Both regressions and classifications go through a series of if-else statements and minimizes the performance metric relative to the decision of split.

A big advantage of decision trees is that it is intuitive, and their decisions are easy to interpret, this are known as white box models. This is unlike Ensemble Methods or Neural Networks that are considered black box models, where they make great predictions, but it is difficult to explain why the predictions were made like that.

Another advantage is that it is able to gain insights from feature importance. Decision trees can not only be visualized to inspect the decision path for a given feature, but can also summarize the contribution of each feature to the rules learned by the model to fit the training data. Feature importance captures how much the splits produced by each feature help optimize the model’s metric used to evaluate the split quality (Gini impurity). A feature’s importance is computed as the (normalized) total reduction of this metric and takes into account the number of samples affected by a split. Hence, features used earlier in the tree where the nodes tend to contain more samples are typically considered of higher importance.

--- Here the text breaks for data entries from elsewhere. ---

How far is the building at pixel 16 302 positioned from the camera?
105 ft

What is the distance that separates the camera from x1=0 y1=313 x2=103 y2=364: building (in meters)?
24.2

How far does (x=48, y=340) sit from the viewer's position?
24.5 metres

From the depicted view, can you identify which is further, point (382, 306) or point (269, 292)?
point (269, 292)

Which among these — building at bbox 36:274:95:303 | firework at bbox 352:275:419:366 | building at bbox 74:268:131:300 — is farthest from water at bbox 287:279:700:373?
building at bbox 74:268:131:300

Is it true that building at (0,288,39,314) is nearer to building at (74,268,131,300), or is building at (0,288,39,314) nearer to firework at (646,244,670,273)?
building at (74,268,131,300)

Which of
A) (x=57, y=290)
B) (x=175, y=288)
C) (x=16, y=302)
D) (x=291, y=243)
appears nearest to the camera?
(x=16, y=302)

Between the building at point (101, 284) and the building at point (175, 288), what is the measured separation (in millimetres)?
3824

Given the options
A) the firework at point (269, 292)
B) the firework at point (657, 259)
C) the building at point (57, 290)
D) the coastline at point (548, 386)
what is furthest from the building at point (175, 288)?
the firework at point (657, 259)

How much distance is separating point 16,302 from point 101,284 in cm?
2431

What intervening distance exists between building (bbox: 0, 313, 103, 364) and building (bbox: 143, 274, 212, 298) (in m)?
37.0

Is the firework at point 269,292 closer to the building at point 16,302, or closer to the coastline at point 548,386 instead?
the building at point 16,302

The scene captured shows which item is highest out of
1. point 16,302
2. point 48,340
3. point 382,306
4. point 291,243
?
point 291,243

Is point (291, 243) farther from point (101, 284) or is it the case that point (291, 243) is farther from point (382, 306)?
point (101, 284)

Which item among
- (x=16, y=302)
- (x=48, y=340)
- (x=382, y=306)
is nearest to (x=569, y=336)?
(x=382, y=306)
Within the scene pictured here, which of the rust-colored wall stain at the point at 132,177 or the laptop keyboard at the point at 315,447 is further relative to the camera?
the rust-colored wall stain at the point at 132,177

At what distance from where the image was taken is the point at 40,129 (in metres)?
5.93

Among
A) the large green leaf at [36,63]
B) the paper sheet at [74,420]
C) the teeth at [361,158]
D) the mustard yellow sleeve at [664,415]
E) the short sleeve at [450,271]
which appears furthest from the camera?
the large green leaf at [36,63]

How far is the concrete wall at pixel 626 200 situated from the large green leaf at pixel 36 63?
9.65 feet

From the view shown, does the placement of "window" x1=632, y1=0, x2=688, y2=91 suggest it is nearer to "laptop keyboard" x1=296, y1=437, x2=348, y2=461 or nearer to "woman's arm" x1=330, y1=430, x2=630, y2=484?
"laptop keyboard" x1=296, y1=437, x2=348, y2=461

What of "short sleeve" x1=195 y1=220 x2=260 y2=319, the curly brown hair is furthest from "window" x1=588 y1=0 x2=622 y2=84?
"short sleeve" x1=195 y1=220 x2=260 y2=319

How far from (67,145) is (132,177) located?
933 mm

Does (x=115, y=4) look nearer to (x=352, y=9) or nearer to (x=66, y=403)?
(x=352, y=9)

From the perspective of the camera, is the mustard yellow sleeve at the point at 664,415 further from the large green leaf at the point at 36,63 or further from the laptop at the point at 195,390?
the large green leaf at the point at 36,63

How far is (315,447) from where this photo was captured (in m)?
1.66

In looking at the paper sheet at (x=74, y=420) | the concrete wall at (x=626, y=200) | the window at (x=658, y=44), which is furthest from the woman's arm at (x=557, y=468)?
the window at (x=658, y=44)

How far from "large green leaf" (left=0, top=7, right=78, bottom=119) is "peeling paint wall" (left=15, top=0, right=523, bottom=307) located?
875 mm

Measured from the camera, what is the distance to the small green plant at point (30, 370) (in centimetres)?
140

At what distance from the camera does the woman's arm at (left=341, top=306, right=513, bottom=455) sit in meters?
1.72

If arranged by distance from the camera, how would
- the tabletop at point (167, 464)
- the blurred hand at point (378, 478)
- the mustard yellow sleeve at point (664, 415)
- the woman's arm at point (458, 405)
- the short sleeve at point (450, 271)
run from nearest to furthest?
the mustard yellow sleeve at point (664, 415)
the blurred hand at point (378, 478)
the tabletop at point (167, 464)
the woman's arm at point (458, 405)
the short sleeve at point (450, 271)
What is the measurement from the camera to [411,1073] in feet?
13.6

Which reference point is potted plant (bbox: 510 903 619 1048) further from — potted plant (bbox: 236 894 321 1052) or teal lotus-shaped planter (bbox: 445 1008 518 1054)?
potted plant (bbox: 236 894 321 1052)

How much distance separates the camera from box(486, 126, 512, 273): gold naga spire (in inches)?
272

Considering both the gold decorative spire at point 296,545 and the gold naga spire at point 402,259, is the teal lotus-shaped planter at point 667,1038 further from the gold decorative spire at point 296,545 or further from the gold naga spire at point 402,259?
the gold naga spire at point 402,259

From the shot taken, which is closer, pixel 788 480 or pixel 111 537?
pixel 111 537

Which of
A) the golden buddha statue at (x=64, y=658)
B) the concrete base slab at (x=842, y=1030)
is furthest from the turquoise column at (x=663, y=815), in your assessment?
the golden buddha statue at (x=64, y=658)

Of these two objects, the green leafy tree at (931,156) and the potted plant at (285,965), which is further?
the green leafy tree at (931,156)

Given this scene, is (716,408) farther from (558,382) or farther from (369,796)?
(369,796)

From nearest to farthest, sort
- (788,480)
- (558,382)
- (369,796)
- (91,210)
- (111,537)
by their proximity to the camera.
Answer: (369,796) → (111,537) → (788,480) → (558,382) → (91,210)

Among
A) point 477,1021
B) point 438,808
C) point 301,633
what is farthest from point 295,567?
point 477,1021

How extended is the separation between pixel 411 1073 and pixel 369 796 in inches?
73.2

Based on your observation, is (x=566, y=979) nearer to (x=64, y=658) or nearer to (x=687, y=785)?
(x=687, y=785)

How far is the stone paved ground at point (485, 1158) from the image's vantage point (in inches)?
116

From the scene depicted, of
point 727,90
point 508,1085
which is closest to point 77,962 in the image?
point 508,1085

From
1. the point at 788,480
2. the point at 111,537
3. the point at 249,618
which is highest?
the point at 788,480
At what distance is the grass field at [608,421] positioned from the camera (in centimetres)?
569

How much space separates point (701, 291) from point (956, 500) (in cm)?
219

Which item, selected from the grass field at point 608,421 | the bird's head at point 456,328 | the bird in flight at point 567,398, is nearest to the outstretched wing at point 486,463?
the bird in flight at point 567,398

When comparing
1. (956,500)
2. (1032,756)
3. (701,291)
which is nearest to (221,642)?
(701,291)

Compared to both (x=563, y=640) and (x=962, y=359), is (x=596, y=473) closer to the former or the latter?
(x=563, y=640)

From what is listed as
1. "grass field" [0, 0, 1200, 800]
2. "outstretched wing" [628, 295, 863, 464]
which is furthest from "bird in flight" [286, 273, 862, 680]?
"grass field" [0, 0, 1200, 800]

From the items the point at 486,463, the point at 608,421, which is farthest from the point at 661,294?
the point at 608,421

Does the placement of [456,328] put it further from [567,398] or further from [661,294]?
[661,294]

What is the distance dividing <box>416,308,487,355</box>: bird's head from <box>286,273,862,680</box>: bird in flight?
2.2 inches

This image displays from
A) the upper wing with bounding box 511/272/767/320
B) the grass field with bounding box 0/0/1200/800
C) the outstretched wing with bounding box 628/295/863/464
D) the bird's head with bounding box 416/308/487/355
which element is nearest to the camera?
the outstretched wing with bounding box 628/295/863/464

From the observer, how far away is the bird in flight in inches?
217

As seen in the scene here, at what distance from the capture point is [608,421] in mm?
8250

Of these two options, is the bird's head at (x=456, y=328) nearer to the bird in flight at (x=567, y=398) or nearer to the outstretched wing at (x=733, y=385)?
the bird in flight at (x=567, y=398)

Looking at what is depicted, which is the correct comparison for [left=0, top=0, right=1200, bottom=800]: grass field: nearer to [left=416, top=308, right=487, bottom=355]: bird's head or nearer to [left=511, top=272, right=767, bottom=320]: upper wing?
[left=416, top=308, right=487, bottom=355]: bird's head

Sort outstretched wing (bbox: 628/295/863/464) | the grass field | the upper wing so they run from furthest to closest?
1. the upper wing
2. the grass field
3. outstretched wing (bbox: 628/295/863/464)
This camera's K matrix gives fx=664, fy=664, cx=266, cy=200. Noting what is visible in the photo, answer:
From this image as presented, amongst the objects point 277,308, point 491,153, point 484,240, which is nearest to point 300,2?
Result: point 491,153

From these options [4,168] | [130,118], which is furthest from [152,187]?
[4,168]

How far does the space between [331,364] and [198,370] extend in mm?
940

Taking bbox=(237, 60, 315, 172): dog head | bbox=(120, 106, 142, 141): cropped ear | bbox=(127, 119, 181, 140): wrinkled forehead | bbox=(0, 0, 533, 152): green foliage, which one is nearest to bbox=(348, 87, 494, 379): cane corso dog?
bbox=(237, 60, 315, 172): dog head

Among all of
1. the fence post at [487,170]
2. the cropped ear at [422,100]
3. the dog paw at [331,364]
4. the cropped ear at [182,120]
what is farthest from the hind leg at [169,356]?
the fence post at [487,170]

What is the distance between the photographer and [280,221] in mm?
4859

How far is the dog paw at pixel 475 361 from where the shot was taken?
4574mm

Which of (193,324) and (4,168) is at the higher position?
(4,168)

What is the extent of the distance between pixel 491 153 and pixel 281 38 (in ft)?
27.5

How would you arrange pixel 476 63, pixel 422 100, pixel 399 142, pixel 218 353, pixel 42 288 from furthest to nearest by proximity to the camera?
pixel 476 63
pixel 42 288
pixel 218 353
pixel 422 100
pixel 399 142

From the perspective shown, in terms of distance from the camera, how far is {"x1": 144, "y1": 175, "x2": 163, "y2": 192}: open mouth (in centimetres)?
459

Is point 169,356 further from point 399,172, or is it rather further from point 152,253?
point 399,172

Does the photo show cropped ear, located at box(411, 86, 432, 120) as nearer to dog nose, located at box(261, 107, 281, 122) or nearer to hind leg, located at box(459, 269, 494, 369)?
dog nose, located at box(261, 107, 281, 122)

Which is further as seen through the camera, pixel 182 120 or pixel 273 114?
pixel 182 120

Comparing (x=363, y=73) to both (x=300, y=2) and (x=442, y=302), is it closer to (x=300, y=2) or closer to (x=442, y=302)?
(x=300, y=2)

However, CART is easily prone to overfitting as it is a greedy algorithm. It greedily searches for an optimum split at the top level, then repeats the process at each level. It does not check whether the split will lead to the lowest possible impurity several levels down. Therefore, the tree structure will adapt itself to the training data, fitting it very closely. This will lead to overly complex trees, which are reflected in in a large number of leaf nodes or partitioning of the feature space. The high variance of the decision trees is tied to their ability to closely adapt to a training set. As a result, minor variations in the data can produce wide swings in the tree’s structure and, consequently, the model’s predictions.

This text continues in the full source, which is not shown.